_TEXTE DU DOCUMENT_
:::::

Par contre je peu tout à fait comprendre que c est pénible que toutes les puer ne soit pas sur la même longueur d onde


----------



## kikine (8 Octobre 2022)

idem ici mes fenêtres sont hautes et pourtant elle m'a demandé de sécuriser les chambres a l'étage
c'est juste normal en fait....


----------



## angèle1982 (8 Octobre 2022)

Et bien bon courage ! perso j'appelle la PMI concernant les agissements de cette personne elle doit avoir un problème chez elle ??? ce n'est pas possible autrement ... elle essaie de montrer sa toute autorité mais il faudrait la calmer c'est INFERNAL !!! ne vous laissez pas faire ...


----------



## Dodo95 (8 Octobre 2022)

Si je dois sécuriser mes fenêtres, je le ferais sans aucun problème, s´ il y a des normes de sécurité ce n’est pas pour rien, c´ est primordiale !
Je pense néanmoins qu’ ´il y a une façon de faire, à savoir envoyer un courrier expliquant quel types de sécurité je dois installer pour être en conformité. Ce n’est pas au téléphone, au fait il faut sécuriser voilà ce qu’elle m’a dit.
Nous sommes des professionnels et je veux savoir quoi faire exactement 🧐 car si il y a un problème chez moi, je dois être dans les normes.
En 17 ans d’activité, je n’est jamais eu de problème !
Deux personnes sont venues à la maison avant elle et pas de problème, quand j´ ai demandé mon agrément ici et pour mon renouvellement.
Elle va venir pour mesurer  et je verrais bien.


----------



## Nounou22 (8 Octobre 2022)

@Chantou1 ,
Là tu parles d'un défaut de vigilance de l'AM qui a laissé l'enfant mangé seul sans présence.....je ne vois pas dans ce cas quelle sécurité aurait pu être installé pour éviter celà ....hormis la présence de L'AM....

:::::

_EXERCICE PROPOSÉ_
Extrayez de la discussion sur la sécurisation des fenêtres le passage qui va de « Nous sommes des » jusqu'à « pour mon renouvellement. » inclus.

:::::

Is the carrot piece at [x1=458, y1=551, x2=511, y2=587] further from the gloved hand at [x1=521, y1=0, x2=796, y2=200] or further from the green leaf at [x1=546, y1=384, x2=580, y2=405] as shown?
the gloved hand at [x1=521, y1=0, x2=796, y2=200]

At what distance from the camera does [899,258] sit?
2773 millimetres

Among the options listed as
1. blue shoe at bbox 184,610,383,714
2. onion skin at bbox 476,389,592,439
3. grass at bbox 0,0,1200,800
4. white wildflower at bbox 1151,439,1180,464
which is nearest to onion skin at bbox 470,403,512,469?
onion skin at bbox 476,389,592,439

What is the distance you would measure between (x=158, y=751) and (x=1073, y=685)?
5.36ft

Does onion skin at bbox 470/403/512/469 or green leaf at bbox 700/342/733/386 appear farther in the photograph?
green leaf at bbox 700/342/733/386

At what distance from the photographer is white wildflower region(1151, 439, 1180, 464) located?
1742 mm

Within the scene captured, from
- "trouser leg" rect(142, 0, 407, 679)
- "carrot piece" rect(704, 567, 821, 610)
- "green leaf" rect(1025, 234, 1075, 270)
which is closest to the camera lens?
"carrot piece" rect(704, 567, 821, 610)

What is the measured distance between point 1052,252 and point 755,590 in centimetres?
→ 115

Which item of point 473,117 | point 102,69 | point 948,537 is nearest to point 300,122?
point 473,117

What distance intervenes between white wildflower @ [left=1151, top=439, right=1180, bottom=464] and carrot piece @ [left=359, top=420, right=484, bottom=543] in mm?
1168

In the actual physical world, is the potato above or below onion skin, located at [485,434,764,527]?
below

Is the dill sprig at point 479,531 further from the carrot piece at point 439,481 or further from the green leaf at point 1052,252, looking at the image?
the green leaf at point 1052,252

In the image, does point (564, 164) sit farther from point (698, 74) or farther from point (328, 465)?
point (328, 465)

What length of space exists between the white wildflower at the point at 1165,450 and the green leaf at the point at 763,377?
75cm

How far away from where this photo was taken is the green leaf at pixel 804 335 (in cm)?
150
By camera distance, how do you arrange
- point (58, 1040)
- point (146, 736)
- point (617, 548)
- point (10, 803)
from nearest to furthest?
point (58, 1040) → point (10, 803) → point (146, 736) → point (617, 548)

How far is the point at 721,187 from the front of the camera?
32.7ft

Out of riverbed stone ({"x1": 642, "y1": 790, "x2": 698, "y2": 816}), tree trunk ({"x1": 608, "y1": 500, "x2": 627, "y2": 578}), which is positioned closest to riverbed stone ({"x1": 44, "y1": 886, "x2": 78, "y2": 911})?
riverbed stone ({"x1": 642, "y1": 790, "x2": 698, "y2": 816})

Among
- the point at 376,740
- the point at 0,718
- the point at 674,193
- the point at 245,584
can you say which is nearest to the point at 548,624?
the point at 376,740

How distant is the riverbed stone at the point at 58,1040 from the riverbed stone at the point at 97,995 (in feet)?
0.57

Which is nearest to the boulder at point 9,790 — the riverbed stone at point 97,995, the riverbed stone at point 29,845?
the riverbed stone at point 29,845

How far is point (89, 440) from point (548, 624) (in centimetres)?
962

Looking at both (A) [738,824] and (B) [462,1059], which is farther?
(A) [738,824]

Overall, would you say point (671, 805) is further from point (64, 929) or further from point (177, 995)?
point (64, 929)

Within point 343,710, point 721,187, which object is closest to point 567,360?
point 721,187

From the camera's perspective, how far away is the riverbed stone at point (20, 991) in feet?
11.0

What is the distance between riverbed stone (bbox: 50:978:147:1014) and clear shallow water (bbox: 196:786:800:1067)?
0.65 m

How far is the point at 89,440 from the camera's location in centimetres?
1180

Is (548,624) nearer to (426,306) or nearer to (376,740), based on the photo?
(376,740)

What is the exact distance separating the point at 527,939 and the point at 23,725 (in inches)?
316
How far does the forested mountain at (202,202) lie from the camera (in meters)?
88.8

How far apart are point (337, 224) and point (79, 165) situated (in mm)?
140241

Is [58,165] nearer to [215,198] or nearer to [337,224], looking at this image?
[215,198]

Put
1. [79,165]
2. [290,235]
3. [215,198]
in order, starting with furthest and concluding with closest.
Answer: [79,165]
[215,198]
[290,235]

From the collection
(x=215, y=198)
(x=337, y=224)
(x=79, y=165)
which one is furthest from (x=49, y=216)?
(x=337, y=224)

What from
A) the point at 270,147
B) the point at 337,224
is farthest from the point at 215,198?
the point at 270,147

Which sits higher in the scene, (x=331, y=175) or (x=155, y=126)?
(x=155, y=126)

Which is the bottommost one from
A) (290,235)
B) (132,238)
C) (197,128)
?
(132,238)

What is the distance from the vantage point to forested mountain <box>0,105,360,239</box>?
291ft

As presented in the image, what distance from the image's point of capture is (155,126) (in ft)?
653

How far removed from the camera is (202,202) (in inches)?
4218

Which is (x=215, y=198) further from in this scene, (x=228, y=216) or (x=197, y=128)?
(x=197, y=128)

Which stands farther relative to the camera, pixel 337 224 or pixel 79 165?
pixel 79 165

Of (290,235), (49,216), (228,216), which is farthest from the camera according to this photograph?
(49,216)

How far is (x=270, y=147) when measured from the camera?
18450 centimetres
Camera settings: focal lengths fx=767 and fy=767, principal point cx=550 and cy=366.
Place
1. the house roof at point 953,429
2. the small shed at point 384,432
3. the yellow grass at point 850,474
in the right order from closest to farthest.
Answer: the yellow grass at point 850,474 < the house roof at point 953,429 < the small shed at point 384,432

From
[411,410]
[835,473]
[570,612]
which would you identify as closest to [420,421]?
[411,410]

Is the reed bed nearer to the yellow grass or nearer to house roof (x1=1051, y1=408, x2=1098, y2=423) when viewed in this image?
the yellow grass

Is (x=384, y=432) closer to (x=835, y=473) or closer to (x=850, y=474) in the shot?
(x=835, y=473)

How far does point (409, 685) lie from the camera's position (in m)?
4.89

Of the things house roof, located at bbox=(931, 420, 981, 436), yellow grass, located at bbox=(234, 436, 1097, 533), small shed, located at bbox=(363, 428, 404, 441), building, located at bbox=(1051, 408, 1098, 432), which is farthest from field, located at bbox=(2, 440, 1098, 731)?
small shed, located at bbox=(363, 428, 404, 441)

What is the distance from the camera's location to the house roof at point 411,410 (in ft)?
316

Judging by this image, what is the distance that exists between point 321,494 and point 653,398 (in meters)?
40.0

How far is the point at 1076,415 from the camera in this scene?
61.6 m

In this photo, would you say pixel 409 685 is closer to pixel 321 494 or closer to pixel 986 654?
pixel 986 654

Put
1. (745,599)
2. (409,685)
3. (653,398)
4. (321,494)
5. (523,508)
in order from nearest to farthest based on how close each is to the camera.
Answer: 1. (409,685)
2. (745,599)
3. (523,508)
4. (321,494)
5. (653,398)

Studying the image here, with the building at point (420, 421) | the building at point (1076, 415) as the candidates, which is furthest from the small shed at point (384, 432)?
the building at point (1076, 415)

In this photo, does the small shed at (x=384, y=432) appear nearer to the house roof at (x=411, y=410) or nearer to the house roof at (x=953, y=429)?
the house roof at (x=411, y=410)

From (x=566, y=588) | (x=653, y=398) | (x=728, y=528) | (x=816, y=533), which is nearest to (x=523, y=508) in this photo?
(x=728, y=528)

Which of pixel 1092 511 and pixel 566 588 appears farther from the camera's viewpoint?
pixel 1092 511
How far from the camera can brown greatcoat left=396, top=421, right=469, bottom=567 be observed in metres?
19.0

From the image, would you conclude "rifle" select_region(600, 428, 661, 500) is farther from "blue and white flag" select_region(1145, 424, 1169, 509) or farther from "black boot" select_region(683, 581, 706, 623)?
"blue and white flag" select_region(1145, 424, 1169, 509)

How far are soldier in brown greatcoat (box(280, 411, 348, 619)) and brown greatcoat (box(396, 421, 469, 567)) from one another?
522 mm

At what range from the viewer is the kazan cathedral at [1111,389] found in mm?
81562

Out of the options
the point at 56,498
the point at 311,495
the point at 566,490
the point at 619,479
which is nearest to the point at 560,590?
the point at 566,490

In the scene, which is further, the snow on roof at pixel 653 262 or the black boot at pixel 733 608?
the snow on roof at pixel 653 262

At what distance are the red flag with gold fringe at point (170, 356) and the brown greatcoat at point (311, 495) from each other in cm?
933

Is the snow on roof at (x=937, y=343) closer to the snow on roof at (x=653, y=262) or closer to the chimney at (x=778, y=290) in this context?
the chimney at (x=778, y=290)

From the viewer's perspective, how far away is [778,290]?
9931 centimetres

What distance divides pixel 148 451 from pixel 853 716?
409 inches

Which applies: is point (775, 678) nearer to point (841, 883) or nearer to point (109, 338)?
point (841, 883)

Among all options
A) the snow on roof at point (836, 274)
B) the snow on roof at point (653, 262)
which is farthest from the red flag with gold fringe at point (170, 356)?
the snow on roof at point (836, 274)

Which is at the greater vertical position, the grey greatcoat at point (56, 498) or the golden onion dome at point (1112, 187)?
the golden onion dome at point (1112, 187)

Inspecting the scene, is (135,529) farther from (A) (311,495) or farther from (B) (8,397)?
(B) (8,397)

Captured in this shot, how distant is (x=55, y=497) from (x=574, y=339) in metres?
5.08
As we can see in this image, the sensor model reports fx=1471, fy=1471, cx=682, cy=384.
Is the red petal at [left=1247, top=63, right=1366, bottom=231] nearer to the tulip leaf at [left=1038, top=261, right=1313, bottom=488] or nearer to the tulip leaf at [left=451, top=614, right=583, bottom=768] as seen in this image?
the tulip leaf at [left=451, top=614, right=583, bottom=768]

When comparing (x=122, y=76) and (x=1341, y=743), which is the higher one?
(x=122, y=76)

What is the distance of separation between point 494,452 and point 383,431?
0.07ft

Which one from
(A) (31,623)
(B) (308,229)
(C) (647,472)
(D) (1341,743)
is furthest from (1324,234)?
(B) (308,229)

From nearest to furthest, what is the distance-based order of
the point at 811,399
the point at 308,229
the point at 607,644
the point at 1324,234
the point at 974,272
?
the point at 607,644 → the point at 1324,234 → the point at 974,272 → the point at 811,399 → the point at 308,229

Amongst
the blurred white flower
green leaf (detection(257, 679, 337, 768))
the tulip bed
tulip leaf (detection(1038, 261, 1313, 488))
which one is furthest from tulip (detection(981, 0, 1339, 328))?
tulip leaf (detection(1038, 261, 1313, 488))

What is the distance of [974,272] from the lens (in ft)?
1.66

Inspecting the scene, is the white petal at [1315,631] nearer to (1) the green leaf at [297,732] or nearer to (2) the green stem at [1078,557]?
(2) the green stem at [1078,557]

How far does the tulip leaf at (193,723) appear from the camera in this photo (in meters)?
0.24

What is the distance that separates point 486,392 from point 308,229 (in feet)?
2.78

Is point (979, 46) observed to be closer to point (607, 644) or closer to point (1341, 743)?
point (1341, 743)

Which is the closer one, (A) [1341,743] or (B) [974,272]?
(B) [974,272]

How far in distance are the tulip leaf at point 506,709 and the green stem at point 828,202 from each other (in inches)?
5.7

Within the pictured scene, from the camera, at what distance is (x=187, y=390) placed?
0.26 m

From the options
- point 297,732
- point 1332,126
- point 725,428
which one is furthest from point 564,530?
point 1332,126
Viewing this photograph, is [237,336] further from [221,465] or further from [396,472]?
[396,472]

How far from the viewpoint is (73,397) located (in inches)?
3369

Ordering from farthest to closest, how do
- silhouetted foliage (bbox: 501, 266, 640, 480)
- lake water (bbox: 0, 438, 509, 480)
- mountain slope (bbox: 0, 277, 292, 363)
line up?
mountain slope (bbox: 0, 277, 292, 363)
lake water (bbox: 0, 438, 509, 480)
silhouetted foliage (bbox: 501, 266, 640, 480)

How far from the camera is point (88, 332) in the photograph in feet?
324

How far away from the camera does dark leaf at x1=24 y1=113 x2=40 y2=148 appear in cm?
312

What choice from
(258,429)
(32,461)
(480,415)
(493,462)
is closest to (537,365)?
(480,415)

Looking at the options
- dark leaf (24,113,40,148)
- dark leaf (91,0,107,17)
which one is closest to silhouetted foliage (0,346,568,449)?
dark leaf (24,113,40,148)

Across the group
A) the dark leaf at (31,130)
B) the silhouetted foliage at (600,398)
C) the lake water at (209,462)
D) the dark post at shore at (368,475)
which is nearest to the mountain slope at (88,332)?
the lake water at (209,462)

:::::

_CORRIGÉ DÉTAILLÉ_
Nous sommes des professionnels et je veux savoir quoi faire exactement 🧐 car si il y a un problème chez moi, je dois être dans les normes.
En 17 ans d’activité, je n’est jamais eu de problème !
Deux personnes sont venues à la maison avant elle et pas de problème, quand j´ ai demandé mon agrément ici et pour mon renouvellement.